OF | LD | GB | OF% | LD% | GB% | HR | K | OF | LD | GB | NIP | Runs | |

2002 | -0.07 | 0.39 | -0.11 | 31% | 22% | 42% | 7% | 30% | -10.3 | 41.4 | -22.4 | -51.4 | -47.1 |

2003 | -0.05 | 0.38 | -0.13 | 31% | 22% | 41% | 4% | 28% | -8.1 | 40.9 | -25.8 | -41.8 | -42.7 |

2004 | 0.06 | 0.35 | -0.09 | 37% | 19% | 38% | 11% | 25% | 13.3 | 38.7 | -21.0 | -41.2 | -20.6 |

2005 | 0.02 | 0.34 | -0.15 | 39% | 17% | 38% | 8% | 25% | 3.4 | 32.5 | -32.0 | -44.1 | -49.3 |

Avg. | 0.01 | 0.36 | -0.12 | 36% | 19% | 39% | 8% | 26% | 1.4 | 37.6 | -26.5 | -42.7 | -39.5 |

MLB Avg. | 0.04 | 0.36 | -0.10 | 31% | 21% | 44% | 11% | 17% |

The first three columns list the average relative run value of the three main types of batted balls (outfield flies, line drives and ground balls) given up by Martinez. You can see a real difference in his performance between 2002/2003 and 2004/2005; he’s given up more on outfield flies but less on line drives. In the first two years, his outfield flies were clearly below major league average (the last line), but he’s become more average the last two years. (This data is adjusted for ballpark, by the way).

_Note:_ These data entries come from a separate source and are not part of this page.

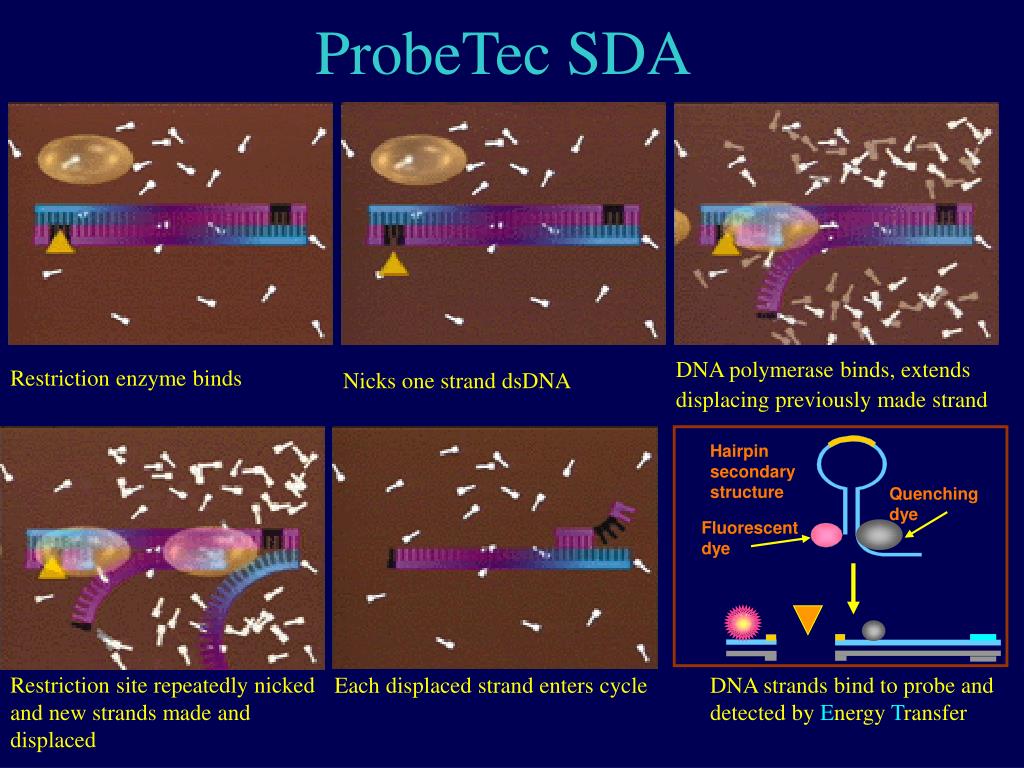 ProbeTec SDA

Restriction enzyme binds

Nicks one strand dsDNA

DNA polymerase binds, extends displacing previously made strand

Hairpin secondary structure

Quenching dye

Fluorescent dye

Restriction site repeatedly nicked and new strands made and displaced

Each displaced strand enters cycle

DNA strands bind to probe and detected by Energy Transfer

The next three columns show how often each type of batted ball was hit off the pitcher. You can see that Martinez’s outfield fly rate has really jumped while his line drive rate has declined. In the next two columns, you see that his home run rate has increased (which explains the increase in outfield fly values) and his strikeout rate has dropped. Finally, the right-hand columns sum the impact of each type of batted ball (value times rate) and adds the impact of all balls not put in play (NIP: strikeouts, walks and HBP’s). The final column is the sum impact of all of this, including all plate appearances.

Measured this way, 2005 was actually Pedro’s best year (lowest net run value). He kept his outfield flies under control, got a lot of good impact from line drives and ground balls and didn’t walk many batters (good NIP total). You’d rather have the Pedro of old, but this data shows how he has managed to stay successful while adapting to old baseball age.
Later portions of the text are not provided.